This WebApp is deployed dynamically in kubernetes using the WebApp Service!
in this example the index page was templated and passed the following config:
The WebApp system allows for deployment of static frontend assets in a kubernetes native way, it also supports slipstream deployments and argo deployment
Webapps can take a couple of forms:
- Super simple bundles of html and other static assets simple
- Static applications that require per environment configuration, for instance pointing at different APIs on stage and production
Index pages are generated and served with no cache whilst all other assets are served immutably versioned from a CDN backend, this allows for flexibility on version, and full control from systems like kubernetes and slipstream
further to standard serving PRs can be setup to be accessible by setting a cookie against your stage environment see the PR Deployments Tab
The most likely required use of templating will be to prefix your asset paths, and/or inject configuration
To prefix a path to for instance a stylesheet you may add something like to following to your template
<link href="https://static.brandwatch.com/example-webapp/90bd461f6731c609040e/styles.css" rel="stylesheet"/>
<!-- Base will always point to the location of the currently deployed version of your WebApp on the backend CDN -->
to inject the full configuration object passing in kubernetes config into your WebApp you may do something similar to the following
<script>window.appConfig = {{.Config}};</script>
<!-- Config will always be a JSON formatted representation of the config passed in your kubernetes WebApp resource -->
for more advanced usages you might want to directly use a configuration value in your HTML you may directly pluck a value from ConfigValues liek so:
<a href='https://{{index .ConfigValues "someUrl"}}'>This Link is pulled in from config;</a>
<!-- Any value passed in your Kubernetes WebApp resource config can be accessed in this manor -->
To view the template used for this WebApp take a look here we are using all of the templating options
of course in many scenarios you will have an application that is simple enough to not require templating, this would be the case with any application that doesn't require environment specific variables for this you may simply write your HTML as you would any other application, adn skip the CD tab
To deploy a WebApp on Kubernetes you really only need two resources:
- A WebApp Resource (this is a custom Kubernetes Resource created for this purpose)
- An Ingress (to point the domain at the WebApp Service)

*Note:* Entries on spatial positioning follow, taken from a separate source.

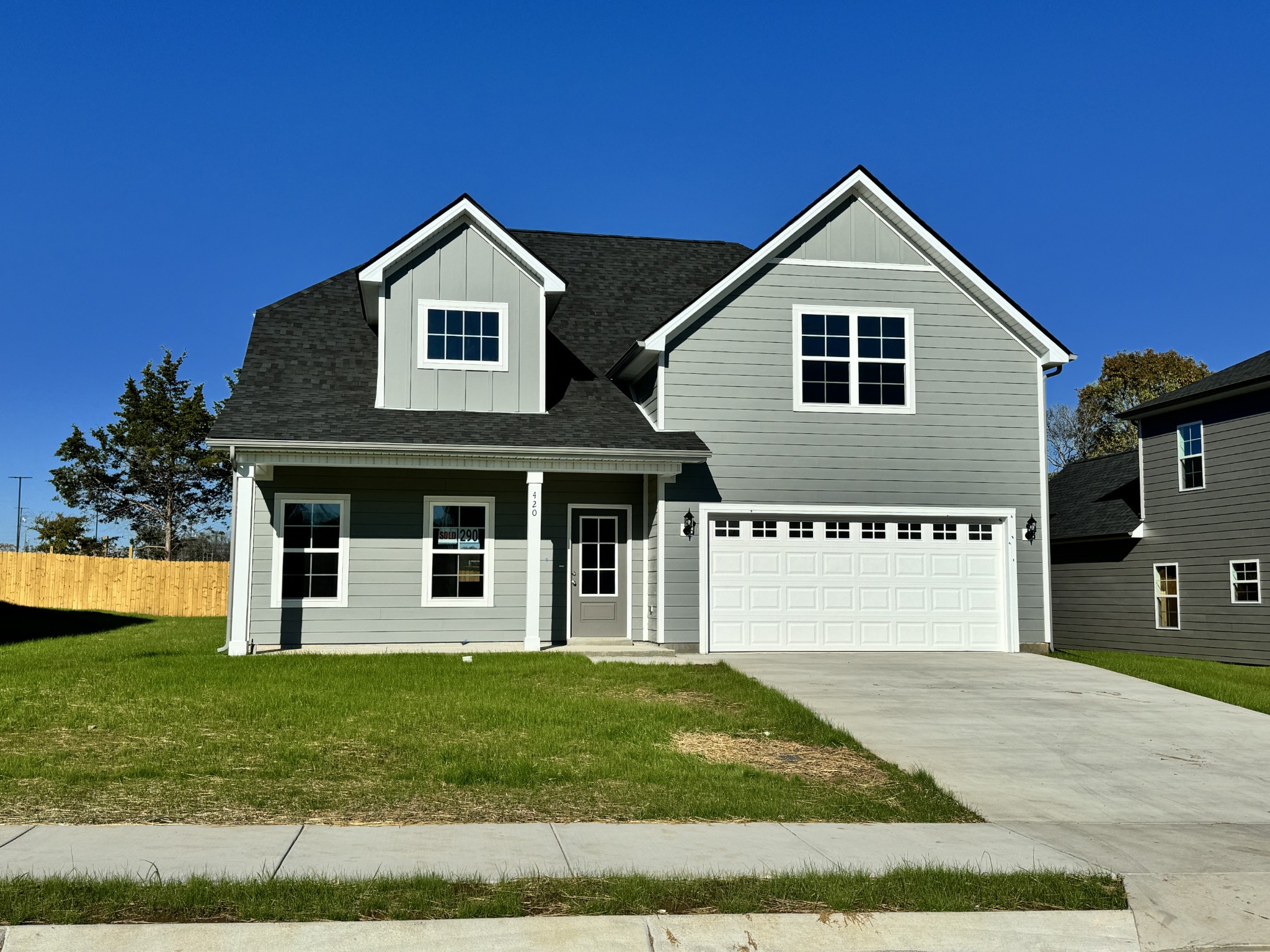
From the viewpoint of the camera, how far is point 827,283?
1766 centimetres

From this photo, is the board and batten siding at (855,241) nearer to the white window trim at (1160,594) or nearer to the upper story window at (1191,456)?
the upper story window at (1191,456)

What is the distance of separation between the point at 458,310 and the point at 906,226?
734 centimetres

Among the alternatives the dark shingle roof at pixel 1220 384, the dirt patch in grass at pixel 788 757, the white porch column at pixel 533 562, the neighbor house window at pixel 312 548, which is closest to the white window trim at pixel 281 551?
the neighbor house window at pixel 312 548

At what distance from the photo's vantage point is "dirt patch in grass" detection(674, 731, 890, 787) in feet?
30.2

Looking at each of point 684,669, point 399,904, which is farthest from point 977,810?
point 684,669

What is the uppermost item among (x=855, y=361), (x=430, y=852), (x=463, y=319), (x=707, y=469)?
(x=463, y=319)

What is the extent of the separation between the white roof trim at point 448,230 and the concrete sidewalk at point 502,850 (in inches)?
443

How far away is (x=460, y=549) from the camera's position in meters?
17.5

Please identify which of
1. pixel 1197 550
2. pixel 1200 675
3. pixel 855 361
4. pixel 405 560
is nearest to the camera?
pixel 1200 675

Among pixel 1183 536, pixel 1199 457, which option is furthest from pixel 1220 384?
pixel 1183 536

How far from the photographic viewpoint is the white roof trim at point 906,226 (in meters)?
17.1

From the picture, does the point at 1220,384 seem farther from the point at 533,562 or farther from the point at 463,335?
the point at 463,335

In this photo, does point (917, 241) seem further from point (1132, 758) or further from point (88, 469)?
point (88, 469)

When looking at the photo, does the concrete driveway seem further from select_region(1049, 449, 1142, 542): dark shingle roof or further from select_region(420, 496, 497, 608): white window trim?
select_region(1049, 449, 1142, 542): dark shingle roof
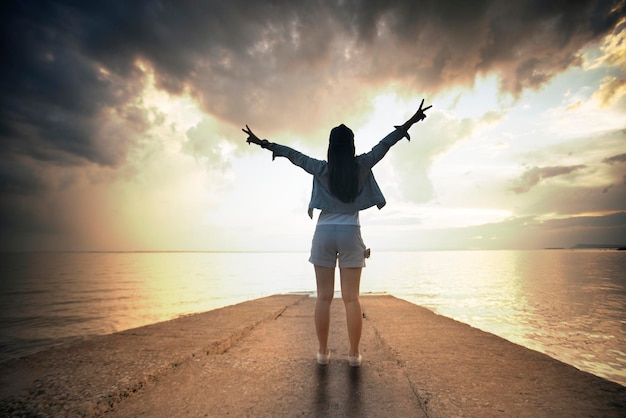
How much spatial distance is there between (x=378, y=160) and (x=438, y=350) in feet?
6.98

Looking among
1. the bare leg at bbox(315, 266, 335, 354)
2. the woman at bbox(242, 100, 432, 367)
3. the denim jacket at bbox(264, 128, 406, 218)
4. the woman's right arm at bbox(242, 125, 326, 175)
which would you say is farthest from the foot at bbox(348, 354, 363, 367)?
the woman's right arm at bbox(242, 125, 326, 175)

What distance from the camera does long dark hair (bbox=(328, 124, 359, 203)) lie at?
2.86 m

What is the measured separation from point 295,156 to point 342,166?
50 centimetres

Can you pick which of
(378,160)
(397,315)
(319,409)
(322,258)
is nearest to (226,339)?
(322,258)

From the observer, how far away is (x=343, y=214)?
9.46 feet

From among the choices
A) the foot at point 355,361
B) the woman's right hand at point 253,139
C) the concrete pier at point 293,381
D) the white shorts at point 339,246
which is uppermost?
the woman's right hand at point 253,139

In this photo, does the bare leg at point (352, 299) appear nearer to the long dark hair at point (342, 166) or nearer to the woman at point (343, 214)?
the woman at point (343, 214)

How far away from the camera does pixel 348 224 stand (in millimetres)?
2842

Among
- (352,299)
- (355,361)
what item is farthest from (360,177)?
(355,361)

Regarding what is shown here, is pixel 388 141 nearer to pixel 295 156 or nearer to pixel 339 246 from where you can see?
pixel 295 156

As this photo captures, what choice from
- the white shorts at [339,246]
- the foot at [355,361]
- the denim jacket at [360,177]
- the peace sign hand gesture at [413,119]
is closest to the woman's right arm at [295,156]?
the denim jacket at [360,177]

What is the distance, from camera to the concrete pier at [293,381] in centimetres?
200

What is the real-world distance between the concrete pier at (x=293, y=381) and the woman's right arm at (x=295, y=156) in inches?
70.2

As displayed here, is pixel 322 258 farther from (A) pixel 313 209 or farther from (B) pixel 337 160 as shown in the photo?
(B) pixel 337 160
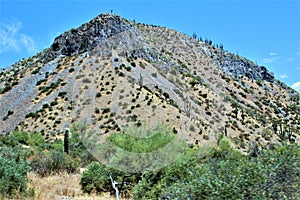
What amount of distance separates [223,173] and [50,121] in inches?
1370

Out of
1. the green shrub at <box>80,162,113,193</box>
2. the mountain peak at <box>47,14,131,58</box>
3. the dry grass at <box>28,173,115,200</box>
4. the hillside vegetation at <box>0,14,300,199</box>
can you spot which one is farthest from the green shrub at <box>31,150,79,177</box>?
the mountain peak at <box>47,14,131,58</box>

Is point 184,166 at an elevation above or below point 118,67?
below

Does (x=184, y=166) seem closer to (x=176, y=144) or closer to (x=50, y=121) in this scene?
(x=176, y=144)

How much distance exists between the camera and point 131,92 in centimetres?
2881

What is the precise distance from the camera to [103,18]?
58.1 meters

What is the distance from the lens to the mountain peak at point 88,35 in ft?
178

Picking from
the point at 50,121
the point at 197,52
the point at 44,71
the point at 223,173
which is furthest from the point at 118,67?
the point at 197,52

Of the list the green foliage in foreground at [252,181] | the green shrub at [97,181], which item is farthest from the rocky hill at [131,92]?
the green foliage in foreground at [252,181]

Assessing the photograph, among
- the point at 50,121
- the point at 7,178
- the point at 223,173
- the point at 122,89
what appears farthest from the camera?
the point at 50,121

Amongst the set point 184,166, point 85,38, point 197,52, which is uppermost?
point 197,52

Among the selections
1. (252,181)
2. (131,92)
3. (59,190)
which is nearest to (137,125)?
(59,190)

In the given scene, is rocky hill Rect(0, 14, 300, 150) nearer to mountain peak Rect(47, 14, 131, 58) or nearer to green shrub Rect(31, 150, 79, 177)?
mountain peak Rect(47, 14, 131, 58)

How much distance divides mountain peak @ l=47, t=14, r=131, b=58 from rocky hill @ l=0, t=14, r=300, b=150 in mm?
157

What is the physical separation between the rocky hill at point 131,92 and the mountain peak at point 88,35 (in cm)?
16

A webapp resource specifies:
- The name of the app (folder on CDN)
- The Version to serve
- Domain(s) to serve against
- Application Config
An annotated example WebApp looks like the following:
apiVersion: resources.brandwatch.dev/v1
kind: WebApp
# These are always the same
metadata:
name: example-webapp
# This should be your service name
spec:
resourcePath: "folder-on-CDN"
# You can skip resourcePath if it matches metadata.name (which it probably should)
version: "version-hash"
# this is the version hash that will be served, slipstream will handle this for you mostly
domains:
- example.apps.aws.stage.brandwatch.net
# any domains here should match your ingress config
config:
stringVar: "hello brandwatch"
numberVar: 1234
booleanVar: false
random: "https://example.com"
# any config set here will be available to your application, these values can be strings, numbers, booleans etc
Your ingress should look more or less like any other ingress with one major exception, you should point it at webapp-service rather than a service specific to your webapp
The following is a simple example ingress:
apiVersion: extensions/v1beta1
kind: Ingress
metadata:
name: example-webapp
labels:
service: example-webapp
annotations:
kubernetes.io/ingress.class: nginx
cert-manager.io/cluster-issuer: letsencrypt
# this will auto generate a certificate for you
external-dns.alpha.kubernetes.io/hostname: example.apps.aws.stage.brandwatch.net
# assuming you're in a cluster on AWS this will automatically setup DNS for you
spec:
tls:
- hosts:
- example.apps.aws.stage.brandwatch.net
# this should match the domain from your WebApp resource
rules:
- host: example.apps.aws.stage.brandwatch.net
# this should match the domain from your WebApp resource
http:
paths:
- path: /
backend:
serviceName: webapp-service
servicePort: 8080
# serviceName and servicePort will always be webapp-service and 8080
You can view the kubernetes config for this example application here
please note we use kustomize in the katalog, so things might be broken up a bit with overlays etc.